**REQUIRED ACTION A:**
From the foster care text, list every item that foster parents may get approval for.
**REQUIRED ACTION B:**
Write out the part of the foster care text starting at "The foster parent" and ending at "as deemed appropriate.".

**SUPPLIED TEXT:**
⟨

A home visit is made before training starts and home visits from the department continue to be made.

Foster parents are paid to cover the costs associated with raising a child. The basic daily rate for a child up to the age of 5 is $18.15; from age 6 to 11, $21.86; and age 12 and older, $25.32.

For children with special needs, the daily rate is $43.76; and for children with exceptional needs, the rate is $66.28. Infants and toddlers get diaper allowances and older children get clothing allowances. Foster parents may also get approval for such items as school uniforms, music or dance lessons, school field trips, hair care, and birthday expenses up to $50 per child.

The foster parent is to be provided regular well-balanced meals; a secure and well-maintained home; personal care and supervision; and an emotional climate that encourages warm interpersonal relationships.

Foster parents are also to build trust and help develop the child’s sense of self-worth and self-discipline; have the child associate with peer groups, such as through school clubs and church experiences; encourage the child’s talents and interests; be available for case conferences and in-service training; and help in arranging visits with the child’s birth family as deemed appropriate.

 

Training

All foster parents in Albany County go through MAPP training. This stands for Model Approach to Partnerships in Parenting. The training is paired with GPS, which stands for Group Preparation and Selection, so that foster and adoptive parents work together with the department and support the case plans for a child.

The MAPP training also takes place at 112 State Street in Albany. The class meets on Thursdays from 6 to 9 p.m. for 10 weeks.

During their training, prospective foster and adoptive parents decide what kinds of children, challenges, and behaviors they can comfortably accept.

⟩

**DATASET CONTENT:**
⟨

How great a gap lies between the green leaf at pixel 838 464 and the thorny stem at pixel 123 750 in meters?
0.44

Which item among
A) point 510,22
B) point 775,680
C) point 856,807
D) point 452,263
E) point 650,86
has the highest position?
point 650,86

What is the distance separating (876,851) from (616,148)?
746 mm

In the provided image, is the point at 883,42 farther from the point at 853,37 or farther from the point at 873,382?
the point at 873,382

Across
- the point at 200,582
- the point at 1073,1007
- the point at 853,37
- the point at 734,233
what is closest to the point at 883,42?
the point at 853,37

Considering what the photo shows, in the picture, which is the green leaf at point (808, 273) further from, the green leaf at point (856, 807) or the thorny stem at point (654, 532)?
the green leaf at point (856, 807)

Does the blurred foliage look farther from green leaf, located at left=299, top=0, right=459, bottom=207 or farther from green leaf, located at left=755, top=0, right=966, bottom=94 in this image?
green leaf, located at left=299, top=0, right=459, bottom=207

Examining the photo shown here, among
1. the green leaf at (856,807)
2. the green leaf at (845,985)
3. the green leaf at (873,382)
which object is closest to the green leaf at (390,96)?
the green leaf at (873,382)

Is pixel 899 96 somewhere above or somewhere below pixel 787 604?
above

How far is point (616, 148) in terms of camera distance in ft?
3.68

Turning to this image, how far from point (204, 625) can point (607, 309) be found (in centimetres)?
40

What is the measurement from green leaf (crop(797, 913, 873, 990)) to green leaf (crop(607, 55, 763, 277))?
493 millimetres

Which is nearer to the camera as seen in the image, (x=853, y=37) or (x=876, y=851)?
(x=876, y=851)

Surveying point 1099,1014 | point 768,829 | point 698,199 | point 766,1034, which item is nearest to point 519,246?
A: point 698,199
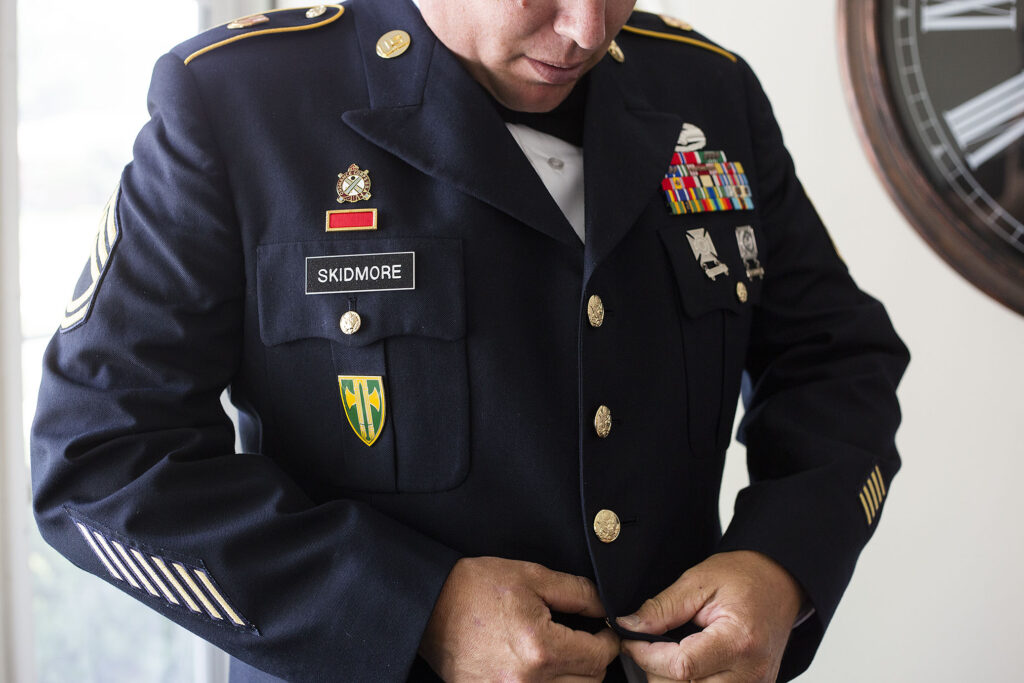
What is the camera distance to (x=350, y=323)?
2.76ft

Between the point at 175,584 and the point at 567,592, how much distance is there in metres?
0.34

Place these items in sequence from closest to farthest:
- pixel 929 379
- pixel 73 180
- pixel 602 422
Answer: pixel 602 422 < pixel 73 180 < pixel 929 379

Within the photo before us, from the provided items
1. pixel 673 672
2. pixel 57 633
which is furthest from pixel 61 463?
pixel 57 633

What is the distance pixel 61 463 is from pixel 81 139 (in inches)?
31.2

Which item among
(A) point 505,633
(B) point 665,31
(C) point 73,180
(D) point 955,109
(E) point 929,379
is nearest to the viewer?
(A) point 505,633

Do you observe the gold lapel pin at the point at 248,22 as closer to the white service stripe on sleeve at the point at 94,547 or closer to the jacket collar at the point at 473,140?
the jacket collar at the point at 473,140

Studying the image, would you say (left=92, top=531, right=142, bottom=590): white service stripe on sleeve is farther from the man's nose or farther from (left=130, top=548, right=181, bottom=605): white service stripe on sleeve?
the man's nose

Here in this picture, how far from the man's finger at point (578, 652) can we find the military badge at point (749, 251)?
43 cm

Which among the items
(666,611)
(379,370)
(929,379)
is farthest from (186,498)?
(929,379)

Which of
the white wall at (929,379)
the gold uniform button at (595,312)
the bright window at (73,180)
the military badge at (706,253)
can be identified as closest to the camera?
the gold uniform button at (595,312)

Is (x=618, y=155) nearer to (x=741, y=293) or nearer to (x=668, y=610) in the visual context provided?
(x=741, y=293)

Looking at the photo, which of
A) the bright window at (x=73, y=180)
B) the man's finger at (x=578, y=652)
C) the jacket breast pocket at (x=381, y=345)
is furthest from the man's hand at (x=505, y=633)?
the bright window at (x=73, y=180)

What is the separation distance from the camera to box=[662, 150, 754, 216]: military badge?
3.27 feet

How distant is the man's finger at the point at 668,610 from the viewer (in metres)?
0.84
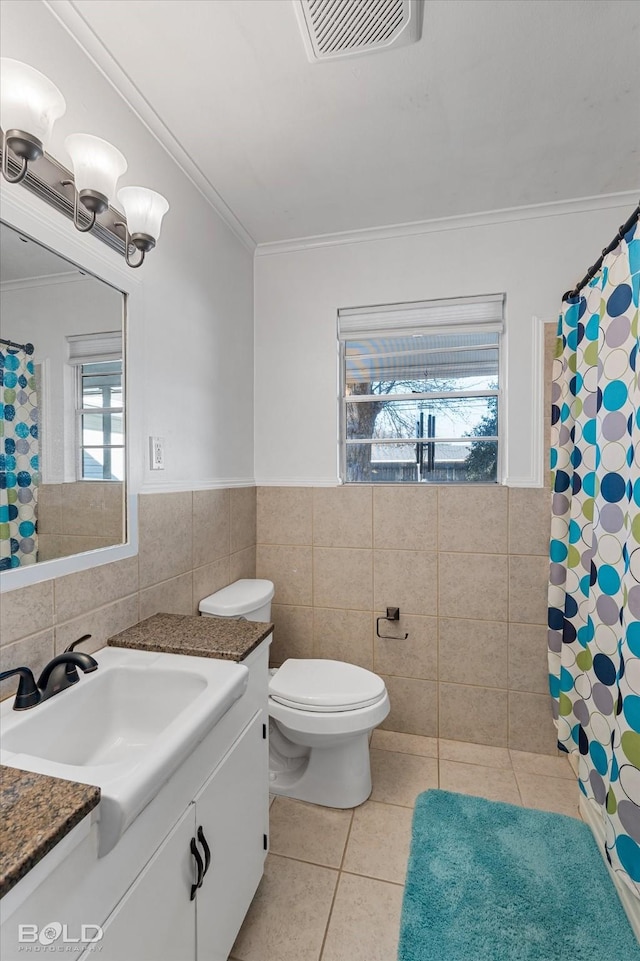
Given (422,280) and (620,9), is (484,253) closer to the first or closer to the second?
(422,280)

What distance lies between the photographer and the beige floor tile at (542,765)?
1.95 m

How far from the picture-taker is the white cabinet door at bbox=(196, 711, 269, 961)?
1.00m

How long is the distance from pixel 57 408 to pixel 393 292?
1.65 meters

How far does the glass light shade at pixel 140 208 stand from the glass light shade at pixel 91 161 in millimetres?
116

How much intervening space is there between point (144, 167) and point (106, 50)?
29 cm

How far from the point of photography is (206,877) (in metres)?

⟩

**WRITTEN RESPONSE A:**
- School uniforms
- Music or dance lessons
- School field trips
- Hair care
- Birthday expenses up to $50 per child

**WRITTEN RESPONSE B:**
The foster parent is to be provided regular well-balanced meals; a secure and well-maintained home; personal care and supervision; and an emotional climate that encourages warm interpersonal relationships.

Foster parents are also to build trust and help develop the child’s sense of self-worth and self-discipline; have the child associate with peer groups, such as through school clubs and church experiences; encourage the child’s talents and interests; be available for case conferences and in-service training; and help in arranging visits with the child’s birth family as deemed appropriate.